Mobility and clustering of O vacancies in the paraelectric/ferroelectric phases of BaTiO3 and (Ba/Ca)(Ti/Zr)O3

Oxygen vacancies are considered as the most important point defects responsible for degradation, aging and pinning of domain walls in oxide ferroelectrics, but are also very elusive. Controlled amounts of O vacancies up to 1.5% have been introduced in ceramic BT and BCTZ and their anelastic and dielectric spectra have been studied. Oxygen vacancies strongly depress the Curie temperature, may induce a reversed thermal hysteresis and dependence on the thermal history. It is argued that the major effect on Tc is from electron doping, in turn dependent on the aggregation state of the vacancies. The latter can be probed through elastic energy loss peaks in the paraelectric phase, which allow the barriers for hopping of isolated and reorientation of paired O vacancies to be measured.
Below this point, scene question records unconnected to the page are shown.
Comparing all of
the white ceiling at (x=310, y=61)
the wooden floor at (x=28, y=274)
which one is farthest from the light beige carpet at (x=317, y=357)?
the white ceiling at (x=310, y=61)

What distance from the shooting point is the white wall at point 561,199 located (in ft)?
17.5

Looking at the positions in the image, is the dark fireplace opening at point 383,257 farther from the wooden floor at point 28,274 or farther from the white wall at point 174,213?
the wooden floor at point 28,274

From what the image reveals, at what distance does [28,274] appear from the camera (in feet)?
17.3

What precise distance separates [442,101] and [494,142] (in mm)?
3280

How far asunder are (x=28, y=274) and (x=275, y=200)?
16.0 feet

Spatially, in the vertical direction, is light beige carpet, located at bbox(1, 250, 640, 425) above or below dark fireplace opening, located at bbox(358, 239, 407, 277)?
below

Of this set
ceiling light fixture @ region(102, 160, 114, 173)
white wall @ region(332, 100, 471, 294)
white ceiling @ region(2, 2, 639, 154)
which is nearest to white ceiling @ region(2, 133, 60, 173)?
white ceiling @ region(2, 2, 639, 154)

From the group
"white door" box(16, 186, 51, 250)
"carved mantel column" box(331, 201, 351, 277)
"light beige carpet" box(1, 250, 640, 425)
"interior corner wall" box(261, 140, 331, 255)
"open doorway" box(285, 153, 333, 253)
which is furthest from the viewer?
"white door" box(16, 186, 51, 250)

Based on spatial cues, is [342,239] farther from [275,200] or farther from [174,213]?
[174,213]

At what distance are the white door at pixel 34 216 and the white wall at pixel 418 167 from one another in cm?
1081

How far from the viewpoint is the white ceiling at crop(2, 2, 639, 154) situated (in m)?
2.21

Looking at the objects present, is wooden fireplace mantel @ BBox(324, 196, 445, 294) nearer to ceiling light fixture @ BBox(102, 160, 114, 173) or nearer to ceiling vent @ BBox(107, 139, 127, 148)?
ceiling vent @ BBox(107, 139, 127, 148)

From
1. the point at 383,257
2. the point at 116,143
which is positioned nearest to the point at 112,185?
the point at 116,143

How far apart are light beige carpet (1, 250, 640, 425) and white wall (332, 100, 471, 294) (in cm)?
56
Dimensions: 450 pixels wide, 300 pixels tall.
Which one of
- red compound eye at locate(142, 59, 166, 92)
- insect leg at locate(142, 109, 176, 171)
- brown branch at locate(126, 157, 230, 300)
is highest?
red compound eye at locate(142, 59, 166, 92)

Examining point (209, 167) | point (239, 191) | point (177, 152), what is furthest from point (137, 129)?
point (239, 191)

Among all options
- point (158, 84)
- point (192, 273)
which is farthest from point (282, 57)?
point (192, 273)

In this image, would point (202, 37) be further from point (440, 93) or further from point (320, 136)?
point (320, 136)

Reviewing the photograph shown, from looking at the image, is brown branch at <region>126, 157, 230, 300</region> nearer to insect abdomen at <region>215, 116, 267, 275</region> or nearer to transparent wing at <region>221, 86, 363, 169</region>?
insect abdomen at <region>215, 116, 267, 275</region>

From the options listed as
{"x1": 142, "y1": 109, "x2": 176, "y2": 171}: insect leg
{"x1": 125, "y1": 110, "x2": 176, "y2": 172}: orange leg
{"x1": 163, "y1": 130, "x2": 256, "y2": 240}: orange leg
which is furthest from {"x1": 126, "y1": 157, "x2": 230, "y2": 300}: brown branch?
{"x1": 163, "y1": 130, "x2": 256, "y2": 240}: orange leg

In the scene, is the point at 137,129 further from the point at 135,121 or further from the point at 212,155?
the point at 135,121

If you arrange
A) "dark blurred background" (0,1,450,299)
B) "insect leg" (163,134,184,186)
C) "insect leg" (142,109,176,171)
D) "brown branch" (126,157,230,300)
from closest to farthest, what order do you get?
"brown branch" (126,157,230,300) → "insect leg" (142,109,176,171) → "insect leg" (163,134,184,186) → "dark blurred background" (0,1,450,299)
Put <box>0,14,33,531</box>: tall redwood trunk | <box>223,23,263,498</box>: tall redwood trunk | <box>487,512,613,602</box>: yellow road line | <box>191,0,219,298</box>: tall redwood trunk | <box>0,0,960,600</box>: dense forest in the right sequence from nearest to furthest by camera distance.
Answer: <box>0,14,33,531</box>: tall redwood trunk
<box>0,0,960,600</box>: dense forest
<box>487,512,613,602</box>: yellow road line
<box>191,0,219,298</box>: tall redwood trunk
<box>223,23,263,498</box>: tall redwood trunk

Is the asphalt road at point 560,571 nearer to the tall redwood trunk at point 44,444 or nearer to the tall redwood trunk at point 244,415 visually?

These barriers are found to decrease with increasing concentration of O vacancies. To explain the reversed thermal hysteresis it is assumed that O vacancies dope electrons more effectively when isolated than aggregated, and in the ferroelectric phase they disperse to decorate the domain walls as isolated point defects. In this manner, after aging in the ferroelectric phase, the pairs formed in the paraelectric phase dissolve, electron doping increases and Tc is reduced.